### WHAT IS REQUIRED:
Read through the records. Copy each line that has the word "malariae".

### INFORMATION SUPPLIED:
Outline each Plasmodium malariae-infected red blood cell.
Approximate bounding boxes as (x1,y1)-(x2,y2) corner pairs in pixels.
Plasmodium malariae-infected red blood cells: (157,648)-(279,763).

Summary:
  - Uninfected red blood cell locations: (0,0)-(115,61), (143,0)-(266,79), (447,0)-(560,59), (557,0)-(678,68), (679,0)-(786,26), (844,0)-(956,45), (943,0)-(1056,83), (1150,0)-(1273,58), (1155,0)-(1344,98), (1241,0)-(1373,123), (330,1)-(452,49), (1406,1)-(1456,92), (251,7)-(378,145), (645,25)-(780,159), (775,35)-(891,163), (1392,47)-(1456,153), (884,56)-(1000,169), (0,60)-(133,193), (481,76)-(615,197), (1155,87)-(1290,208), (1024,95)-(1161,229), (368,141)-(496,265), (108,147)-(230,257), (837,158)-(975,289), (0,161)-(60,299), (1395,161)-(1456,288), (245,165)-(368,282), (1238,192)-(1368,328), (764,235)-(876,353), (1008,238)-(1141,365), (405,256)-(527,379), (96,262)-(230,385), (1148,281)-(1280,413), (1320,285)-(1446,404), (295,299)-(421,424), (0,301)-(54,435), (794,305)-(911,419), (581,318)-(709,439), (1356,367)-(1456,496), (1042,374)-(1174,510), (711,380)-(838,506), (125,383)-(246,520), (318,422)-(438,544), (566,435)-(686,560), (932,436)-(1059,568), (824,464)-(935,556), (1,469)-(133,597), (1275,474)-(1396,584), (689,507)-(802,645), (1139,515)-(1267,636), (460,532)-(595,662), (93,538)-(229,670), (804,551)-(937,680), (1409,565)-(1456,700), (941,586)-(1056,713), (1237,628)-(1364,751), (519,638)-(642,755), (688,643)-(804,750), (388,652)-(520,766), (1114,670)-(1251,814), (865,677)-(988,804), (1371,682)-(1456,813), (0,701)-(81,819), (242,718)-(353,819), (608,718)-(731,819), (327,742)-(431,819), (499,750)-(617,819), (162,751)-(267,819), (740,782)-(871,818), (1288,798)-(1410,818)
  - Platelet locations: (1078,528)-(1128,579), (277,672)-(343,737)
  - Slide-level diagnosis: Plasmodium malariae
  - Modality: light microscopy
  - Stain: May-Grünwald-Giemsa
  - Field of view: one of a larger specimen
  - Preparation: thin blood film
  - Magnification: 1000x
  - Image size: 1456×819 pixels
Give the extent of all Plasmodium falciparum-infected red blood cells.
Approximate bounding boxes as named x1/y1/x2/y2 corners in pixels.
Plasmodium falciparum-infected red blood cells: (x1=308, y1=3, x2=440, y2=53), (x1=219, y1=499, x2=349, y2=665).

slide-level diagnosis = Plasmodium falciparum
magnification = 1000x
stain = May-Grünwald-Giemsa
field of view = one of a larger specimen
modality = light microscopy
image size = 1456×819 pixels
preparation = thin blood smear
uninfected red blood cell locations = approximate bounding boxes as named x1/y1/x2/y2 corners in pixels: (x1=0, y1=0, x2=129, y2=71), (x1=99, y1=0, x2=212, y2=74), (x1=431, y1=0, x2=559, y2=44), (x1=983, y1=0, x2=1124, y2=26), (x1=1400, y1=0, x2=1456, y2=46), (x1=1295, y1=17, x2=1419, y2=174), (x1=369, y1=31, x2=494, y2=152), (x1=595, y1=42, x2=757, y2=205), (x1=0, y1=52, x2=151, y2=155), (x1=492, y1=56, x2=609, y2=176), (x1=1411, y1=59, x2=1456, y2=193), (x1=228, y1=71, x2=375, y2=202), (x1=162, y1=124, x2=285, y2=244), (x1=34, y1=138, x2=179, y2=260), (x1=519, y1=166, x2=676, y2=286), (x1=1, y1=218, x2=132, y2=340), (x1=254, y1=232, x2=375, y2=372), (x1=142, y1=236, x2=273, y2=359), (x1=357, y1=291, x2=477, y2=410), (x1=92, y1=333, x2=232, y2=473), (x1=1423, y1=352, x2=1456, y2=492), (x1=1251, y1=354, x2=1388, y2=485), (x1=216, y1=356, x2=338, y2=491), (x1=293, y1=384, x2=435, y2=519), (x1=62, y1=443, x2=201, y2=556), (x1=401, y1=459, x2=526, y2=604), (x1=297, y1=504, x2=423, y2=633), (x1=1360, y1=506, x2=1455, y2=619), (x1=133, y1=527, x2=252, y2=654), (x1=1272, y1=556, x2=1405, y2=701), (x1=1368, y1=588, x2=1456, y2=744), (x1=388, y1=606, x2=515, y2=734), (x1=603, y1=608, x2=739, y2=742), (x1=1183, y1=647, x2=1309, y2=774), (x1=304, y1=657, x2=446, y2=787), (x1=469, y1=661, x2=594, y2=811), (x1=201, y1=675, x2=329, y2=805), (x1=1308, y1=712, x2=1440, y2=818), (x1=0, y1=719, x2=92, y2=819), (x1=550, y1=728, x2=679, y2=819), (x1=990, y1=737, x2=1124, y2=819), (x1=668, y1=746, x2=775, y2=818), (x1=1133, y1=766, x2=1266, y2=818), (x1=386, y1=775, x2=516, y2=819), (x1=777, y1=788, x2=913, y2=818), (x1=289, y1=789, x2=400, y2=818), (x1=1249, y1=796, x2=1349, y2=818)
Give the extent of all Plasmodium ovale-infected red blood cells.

### SOLUTION TO THE PROBLEM:
Outline each Plasmodium malariae-infected red blood cell.
Plasmodium malariae-infected red blood cells: (157,648)-(279,763).
  - Slide-level diagnosis: Plasmodium malariae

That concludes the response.